I was totally one of those – facilitating Bible Studies, going to church, and waking up at the wee hours for my devotional time is what I thought characterized “holiness”.   When my four-year-old would get up earlier than I had anticipated, I would rip off her head and let her know that I was DOING MY BIBLE STUDY AND SHE NEEDED TO GO BACK TO BED!

Nice.

In his book, Addictions and Grace, author Gerald May tells us:

… this fundamental trust in God allows us to become a little less bound to our addictions.  Our security then becomes less dependent on the power of our own brain patterns and more dependent on the unexplainable mercy of God.  Finally, as trust grows, we become less self-preoccupied and more free to be attentive to the needs of others, truly more loving.”  

This explains why, when bound to our addictions, we are unable to trust God and be in the present moment because we are so pre-occupied with ourselves – getting what we think we need RIGHT NOW!  (Either totally uninterruptible or more into the buffet or the booze than the brother sitting next to us).  Then, he explains why in Step 3, when we make a decision to turn our will and our lives over to the care of God, we are moved away from our addiction into a life of greater love.  Dropping that addiction allows love to flow through us instead of getting stuck.  Kinda like unclogging the arteries.  When a life is characterized by a love flowing through us that is not our own, and not just church-going and bible studies, people begin to see Jesus.  So, the Twelve Steps can actually a breeding ground for little disciples.

Richard Rohr sums up what often occurs before we hit bottom and are humbled enough7942684796_6645b2d96b_z to enter the doors of a recovery program (took me two years of just thinking about going to actually walk in): Until and unless there is a person, situation, event, idea, conflict, or relationship that you cannot “manage”, you will never find the True Manager.  So God makes sure that several things will come your way that you cannot manage on your own.  Self-made people will try to manufacture an even stronger self by will-power and determination – to put them back in charge and seeming control…  This pushy response does not normally create loving people, but just people in control and in ever deeper need of control.  Eventually, the game is unsustainable….
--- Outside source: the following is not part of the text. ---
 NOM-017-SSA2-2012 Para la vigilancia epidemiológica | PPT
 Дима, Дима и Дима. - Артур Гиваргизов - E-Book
What is this saying?  Out of control addictions lead us towards recovery, which lead us to Our Creator, which lead us to love because we have finally given up – fallen – and realize that we are held.
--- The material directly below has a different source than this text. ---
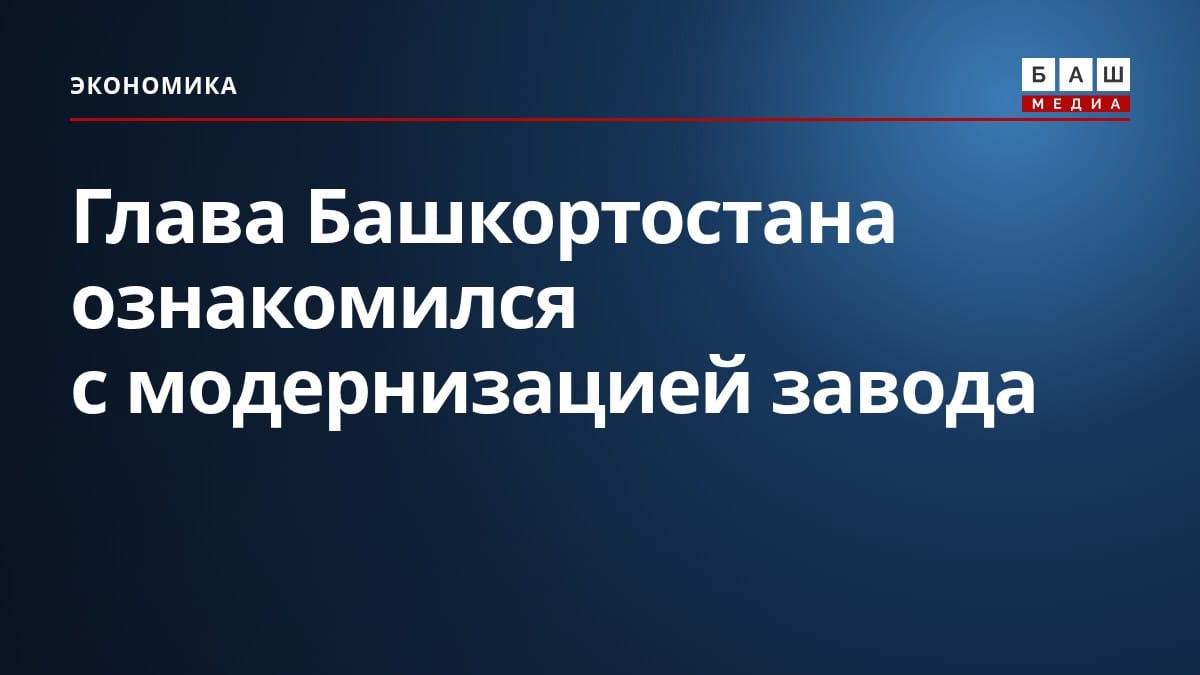 Глава Башкортостана ознакомился с модернизацией завода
So, between May’s and Rohr’s books on Addictions, Grace, Spirituality, and Love – it is suggested that God lets us have these things that are too hard for us to manage in order to bring us to Him.  So, of course, He gives us more than we can handle!  It is often through the Twelve Steps that people finally realize that God is God and we are not.  And, it is much more freeing to just love all the other “nots” instead of judging them. 

Gonna finish with a song I have been listening to all week – Will Reagan and United Pursuit’s “Take A Moment”.  Click it and listen to it and see how it encapsulates each of  the Twelve Steps:  (or just let it speak to you however God wants…)

Take a moment to remember who God is (Step 2) and who I am (Step 1)

There You go – lifting my load again (Step 3)

Your love carries me through all the valleys and darkest places (Steps 4 & 8)

No longer am I held by the yoke of this world (Steps 5 & 9)

Come up under the yoke of Jesus, His yoke is easy and His burden is so light (Steps 6 & 7)

As I dwell up here where the air is clear where the light is bright and there’s no more fear (Steps 10 & 11)

I know my place, I know my Name, I know you’ve called me to do great things (Step 12)

What are the great things you are being called to?  What is in the way?  Let go and “live a life of love” (Eph. 5:2).